Cloudia
The following is a concept for a software / software architecture whose working title is “Cloudia”. Previous names include “humanID” and “virtualme” and might already give you an idea of what it’s all about. So far, there is no source code available but I hope this will change quickly as soon as I manage to merge all the many, many different thoughts I have into a sound concept.
In the following I’m going to briefly describe / advertise the core idea and provide specific examples for practical application of the software. Hopefully, I manage to still attract your attention for the parts that follow. Those are rather long and go into detail of how things are supposed to work and look like in the finished product. There might also be technical issues involved, so be warned. ;)
Finally, please keep in mind that I write about all ideas that have crossed my mind although they may still not fit perfectly to each other. Feel free to drop me a line if you have questions or suggestions.
Introduction
In the very essence, the idea of Cloudia is to share data – among your devices (your PC, laptop / netbook, eBook reader, cellphone et cetera) and among your contacts latter of which play an important role. “Data” is intentionally broadly phrased because Cloudia doesn’t limit you to share just contact information, pictures and videos like most social networks do. “Data” is rather an arbitrary file plus semantic meta information (author, license, links to other data / files; music album title, people one can see on the picture, …) which you can easily publish just for own purposes (that is for using it on another device) or for the whole world. There’s no steep learning curve involved here – you’re just one click away from showing your friends last Saturday night’s pictures. Both sides – total privacy on the one and total transparency on the other hand – can be accomplished equally easily.
Just as the many clouds in the sky would suggest, Cloudia is built in a decentral way to protect your privacy. You can freely choose a provider that fits to you and you feel secure with. This is a notable difference to “clouds” administered by a single company (Google, Amazon, Facebook, …) which require you to trust the national privacy law they are subject to. Instead, you can pick a company that is located in your home country. Nevertheless, you still have access then to the whole network with all users on all carriers. Those help you make your data available and store it in the cloud (i.e. online) and also retrieve it from that place.
As already mentioned, contacts play an important role. You do not just make your data available to them but they can also decide to subscribe to you and be informed as soon as there’s something new. Furthermore, you can also choose to have them collaborating with you on certain files.

# INFORMATION GIVEN:

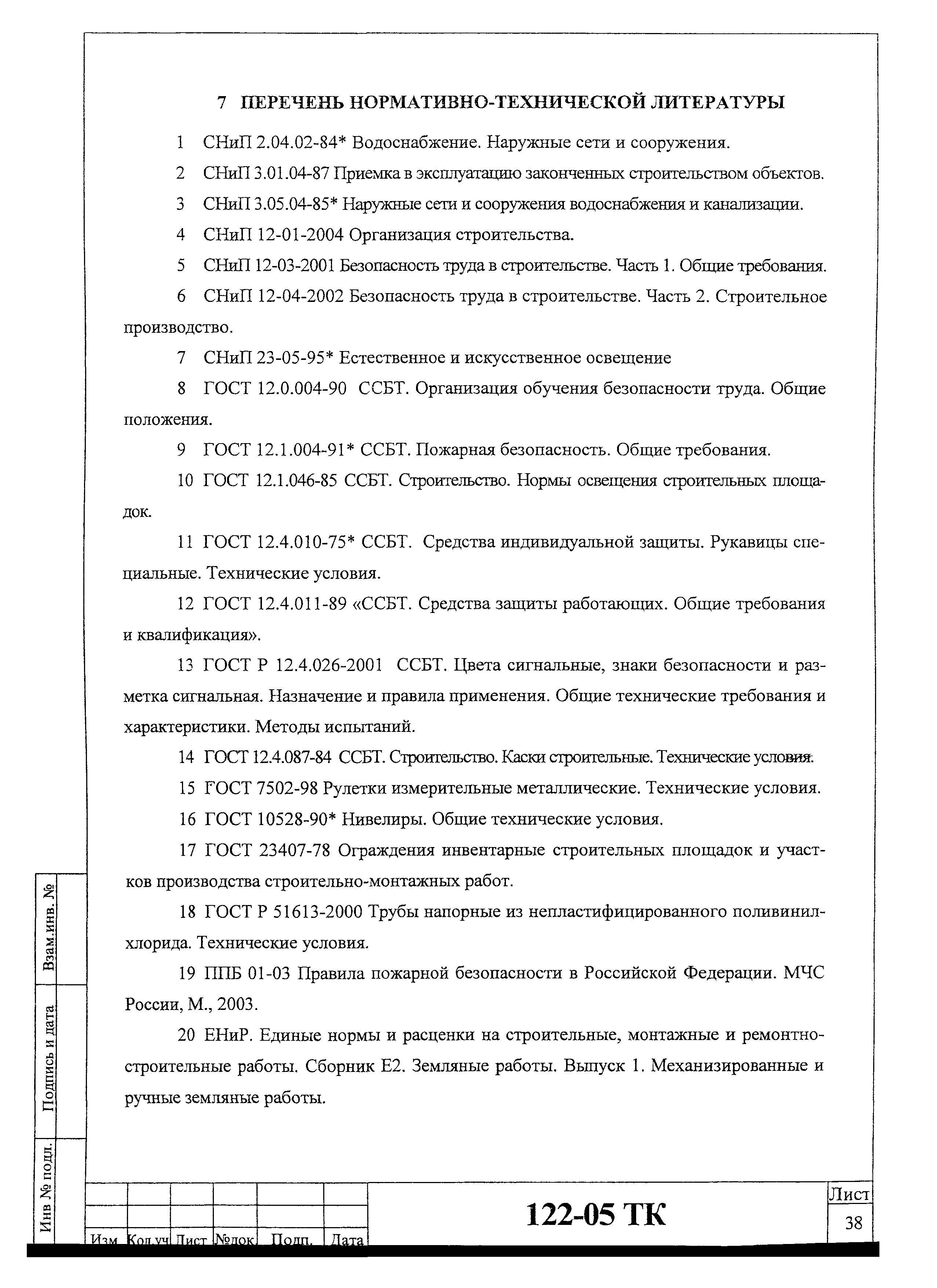 7 ПЕРЕЧЕНЬ НОРМАТИВНО-ТЕХНИЧЕСКОЙ ЛИТЕРАТУРЫ

1 СНиП 2.04.02-84* Водоснабжение. Наружные сети и сооружения.

2 СНиП 3.01.04-87 Приемка в эксплуатацию законченных строительством объектов.

3 СНиП 3.05.04-85* Наружные сети и сооружения водоснабжения и канализации.

4 СНиП 12-01-2004 Организация строительства.

5 СНиП 12-03-2001 Безопасность труда в строительстве. Часть 1. Общие требования.

6 СНиП 12-04-2002 Безопасность труда в строительстве. Часть 2. Строительное производство.

7 СНиП 23-05-95* Естественное и искусственное освещение

8 ГОСТ 12.0.004-90 ССБТ. Организация обучения безопасности труда. Общие положения.

9 ГОСТ 12.1.004-91* ССБТ. Пожарная безопасность. Общие требования.

10 ГОСТ 12.1.046-85 ССБТ. Строительство. Нормы освещения строительных площадок.

11 ГОСТ 12.4.010-75* ССБТ. Средства индивидуальной защиты. Рукавицы специальные. Технические условия.

12 ГОСТ 12.4.011-89 «ССБТ. Средства защиты работающих. Общие требования и квалификация».

13 ГОСТ Р 12.4.026-2001 ССБТ. Цвета сигнальные, знаки безопасности и разметка сигнальная. Назначение и правила применения. Общие технические требования и характеристики. Методы испытаний.

14 ГОСТ 12.4.087-84 ССБТ. Строительство. Каски строительные. Технические условия.

15 ГОСТ 7502-98 Рулетки измерительные металлические. Технические условия.

16 ГОСТ 10528-90* Нивелиры. Общие технические условия.

17 ГОСТ 23407-78 Ограждения инвентарные строительных площадок и участков производства строительно-монтажных работ.

18 ГОСТ Р 51613-2000 Трубы напорные из непластифицированного поливинилхлорида. Технические условия.

19 ППБ 01-03 Правила пожарной безопасности в Российской Федерации. МЧС России, М., 2003.

20 ЕНиР. Единые нормы и расценки на строительные, монтажные и ремонтно-строительные работы. Сборник Е2. Земляные работы. Выпуск 1. Механизированные и ручные земляные работы.

Взам.инв. №
Подпись и дата
Инв № подл.

Изм Кол.уч Лист №док Подп. Дата

122-05 ТК

Лист
38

# CHECK YOUR UNDERSTANDING:
1. Using the Cloudia concept, explain why Cloudia is built in a decentralized way and what that lets users do, in one to three sentences.
2. From the Cloudia concept, copy the text between "Just as the" and "from that place.", inclusive.

# OUTPUTS IN ORDER:
1. Cloudia is built in a decentralized way to protect users' privacy. Users can freely choose a provider they feel secure with, such as a company in their home country. This means they don't have to trust the national privacy law that a single company's cloud is subject to, and they still have access to the whole network.

2.
Just as the many clouds in the sky would suggest, Cloudia is built in a decentral way to protect your privacy. You can freely choose a provider that fits to you and you feel secure with. This is a notable difference to “clouds” administered by a single company (Google, Amazon, Facebook, …) which require you to trust the national privacy law they are subject to. Instead, you can pick a company that is located in your home country. Nevertheless, you still have access then to the whole network with all users on all carriers. Those help you make your data available and store it in the cloud (i.e. online) and also retrieve it from that place.